Building a fitness application that recommends exercises sounds straightforward until you encounter the complexity of real-world constraints. A user wants to build upper body strength, but they’re working out at home with only dumbbells and a pull-up bar. Another user has access to a full gym but is recovering from a knee injury. How do you recommend exercises that are both effective and actually possible for each user?

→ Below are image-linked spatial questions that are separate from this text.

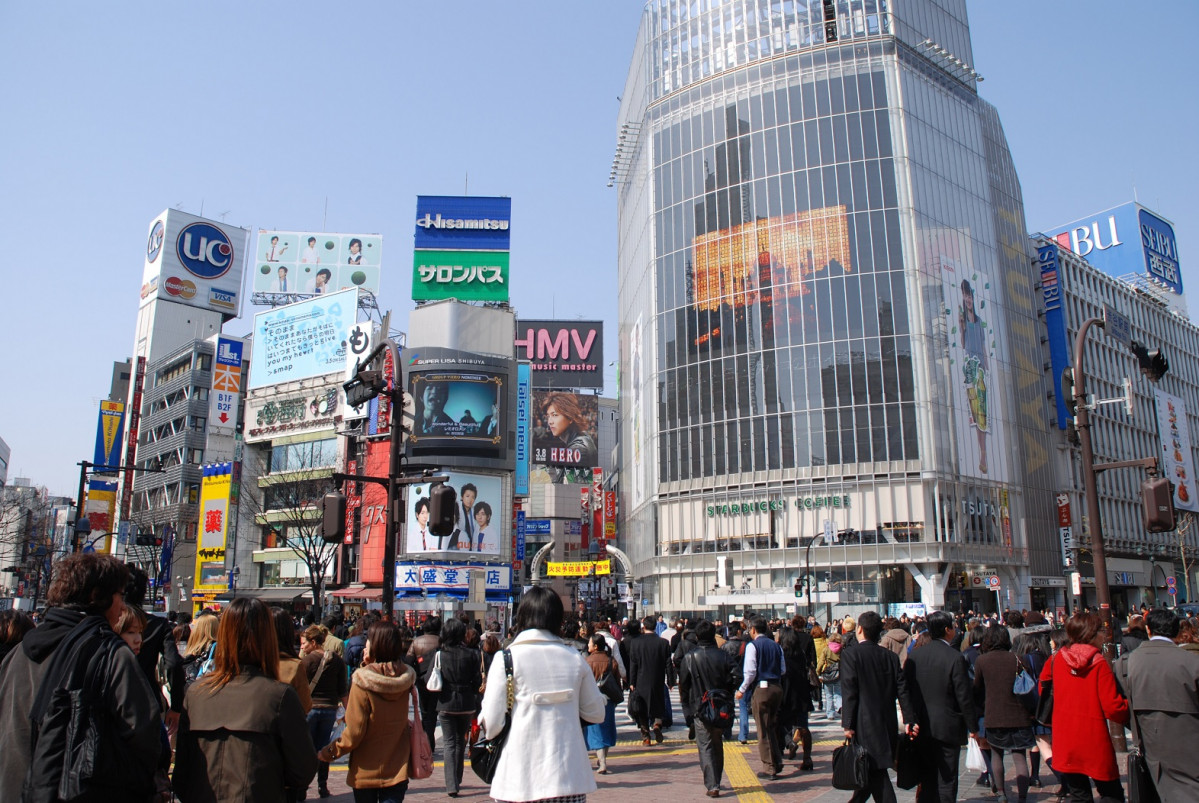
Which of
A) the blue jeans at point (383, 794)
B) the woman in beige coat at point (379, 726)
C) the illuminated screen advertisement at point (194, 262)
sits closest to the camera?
the woman in beige coat at point (379, 726)

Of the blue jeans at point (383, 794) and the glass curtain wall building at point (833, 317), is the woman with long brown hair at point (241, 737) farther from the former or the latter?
the glass curtain wall building at point (833, 317)

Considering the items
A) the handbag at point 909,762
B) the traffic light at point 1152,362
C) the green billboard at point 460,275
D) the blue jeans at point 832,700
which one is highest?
the green billboard at point 460,275

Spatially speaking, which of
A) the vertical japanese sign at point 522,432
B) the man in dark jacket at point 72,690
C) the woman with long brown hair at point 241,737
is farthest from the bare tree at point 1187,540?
the man in dark jacket at point 72,690

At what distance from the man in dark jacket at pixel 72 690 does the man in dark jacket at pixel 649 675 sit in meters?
9.79

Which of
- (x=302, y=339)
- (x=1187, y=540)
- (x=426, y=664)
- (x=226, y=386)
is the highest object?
(x=302, y=339)

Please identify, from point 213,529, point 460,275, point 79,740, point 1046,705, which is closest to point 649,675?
point 1046,705

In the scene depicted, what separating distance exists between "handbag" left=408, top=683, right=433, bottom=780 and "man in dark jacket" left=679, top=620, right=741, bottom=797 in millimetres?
3999

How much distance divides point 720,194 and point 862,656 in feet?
177

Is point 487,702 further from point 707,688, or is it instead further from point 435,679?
point 707,688

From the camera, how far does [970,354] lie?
56281 millimetres

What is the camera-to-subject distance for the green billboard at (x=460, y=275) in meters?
67.1

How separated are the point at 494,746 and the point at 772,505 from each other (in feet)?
166

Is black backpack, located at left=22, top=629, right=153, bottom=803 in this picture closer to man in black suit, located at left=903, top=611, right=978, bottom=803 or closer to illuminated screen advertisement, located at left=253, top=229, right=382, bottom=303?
man in black suit, located at left=903, top=611, right=978, bottom=803

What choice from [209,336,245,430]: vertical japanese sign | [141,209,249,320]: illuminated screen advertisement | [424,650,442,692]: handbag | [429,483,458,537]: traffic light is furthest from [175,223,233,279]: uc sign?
[424,650,442,692]: handbag
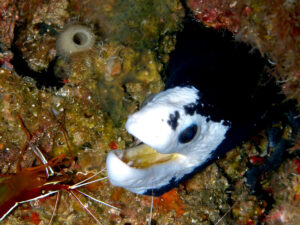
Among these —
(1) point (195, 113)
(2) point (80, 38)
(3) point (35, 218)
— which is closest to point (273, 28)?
(1) point (195, 113)

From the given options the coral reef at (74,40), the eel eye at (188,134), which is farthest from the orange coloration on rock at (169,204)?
the coral reef at (74,40)

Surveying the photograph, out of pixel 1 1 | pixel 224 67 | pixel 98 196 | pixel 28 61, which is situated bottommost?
pixel 98 196

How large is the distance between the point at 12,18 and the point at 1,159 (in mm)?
1377

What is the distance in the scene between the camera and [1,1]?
8.17ft

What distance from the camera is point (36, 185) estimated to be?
256 centimetres

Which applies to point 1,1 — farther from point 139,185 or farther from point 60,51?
point 139,185

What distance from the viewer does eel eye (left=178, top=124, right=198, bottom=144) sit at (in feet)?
6.37

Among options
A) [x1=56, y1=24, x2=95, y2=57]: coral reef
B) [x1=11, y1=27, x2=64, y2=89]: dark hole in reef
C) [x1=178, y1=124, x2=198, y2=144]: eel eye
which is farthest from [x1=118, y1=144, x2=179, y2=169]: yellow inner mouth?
[x1=56, y1=24, x2=95, y2=57]: coral reef

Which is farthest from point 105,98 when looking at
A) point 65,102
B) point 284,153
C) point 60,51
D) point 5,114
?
point 284,153

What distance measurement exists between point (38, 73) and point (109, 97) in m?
0.88

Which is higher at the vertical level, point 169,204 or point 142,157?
point 142,157

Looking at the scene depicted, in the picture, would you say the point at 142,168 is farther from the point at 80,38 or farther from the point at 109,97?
the point at 80,38

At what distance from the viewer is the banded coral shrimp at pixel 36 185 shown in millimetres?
2479

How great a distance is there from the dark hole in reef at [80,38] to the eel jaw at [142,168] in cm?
145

This is a constraint satisfaction problem at its core - we need to find exercises that simultaneously satisfy multiple requirements: available equipment, targeted muscle groups, user fitness level, and personal preferences. Unlike simple filtering, effective exercise selection requires balancing competing objectives and learning from user feedback over time.

In this article, we’ll build an intelligent exercise selection system that handles equipment constraints, balances muscle group coverage, and personalizes recommendations using machine learning. The techniques apply broadly to any recommendation system with hard constraints and soft preferences.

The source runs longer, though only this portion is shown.